Given data Block Start

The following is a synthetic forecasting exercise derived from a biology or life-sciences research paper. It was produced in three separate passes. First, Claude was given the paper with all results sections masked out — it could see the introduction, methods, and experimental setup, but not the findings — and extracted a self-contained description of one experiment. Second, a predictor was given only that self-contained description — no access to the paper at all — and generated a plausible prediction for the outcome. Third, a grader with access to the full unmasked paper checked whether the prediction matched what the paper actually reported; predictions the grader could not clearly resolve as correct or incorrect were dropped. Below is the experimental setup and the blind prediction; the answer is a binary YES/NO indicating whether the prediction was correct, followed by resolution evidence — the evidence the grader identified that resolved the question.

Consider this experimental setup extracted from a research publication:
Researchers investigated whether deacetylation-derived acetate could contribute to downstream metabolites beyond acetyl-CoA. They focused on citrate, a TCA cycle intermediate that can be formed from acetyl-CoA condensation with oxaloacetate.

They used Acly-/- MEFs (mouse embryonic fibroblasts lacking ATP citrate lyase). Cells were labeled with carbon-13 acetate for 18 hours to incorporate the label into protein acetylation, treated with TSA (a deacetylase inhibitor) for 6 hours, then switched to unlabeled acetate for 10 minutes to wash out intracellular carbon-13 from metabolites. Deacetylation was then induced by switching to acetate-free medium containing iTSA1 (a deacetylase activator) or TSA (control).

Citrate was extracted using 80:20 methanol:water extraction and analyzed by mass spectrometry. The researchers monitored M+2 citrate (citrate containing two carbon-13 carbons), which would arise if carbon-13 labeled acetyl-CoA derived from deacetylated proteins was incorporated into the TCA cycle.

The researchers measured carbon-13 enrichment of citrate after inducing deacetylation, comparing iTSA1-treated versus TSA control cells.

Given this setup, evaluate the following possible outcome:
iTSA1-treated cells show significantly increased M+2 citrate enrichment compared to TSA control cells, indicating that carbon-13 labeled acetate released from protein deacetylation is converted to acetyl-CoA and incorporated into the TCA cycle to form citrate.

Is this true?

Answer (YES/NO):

Given data Block End

__Task goal__. Wherever a line in the entries holds "this", copy that line.

__Answer space__.
Consider this experimental setup extracted from a research publication:
Given this setup, evaluate the following possible outcome:
Is this true?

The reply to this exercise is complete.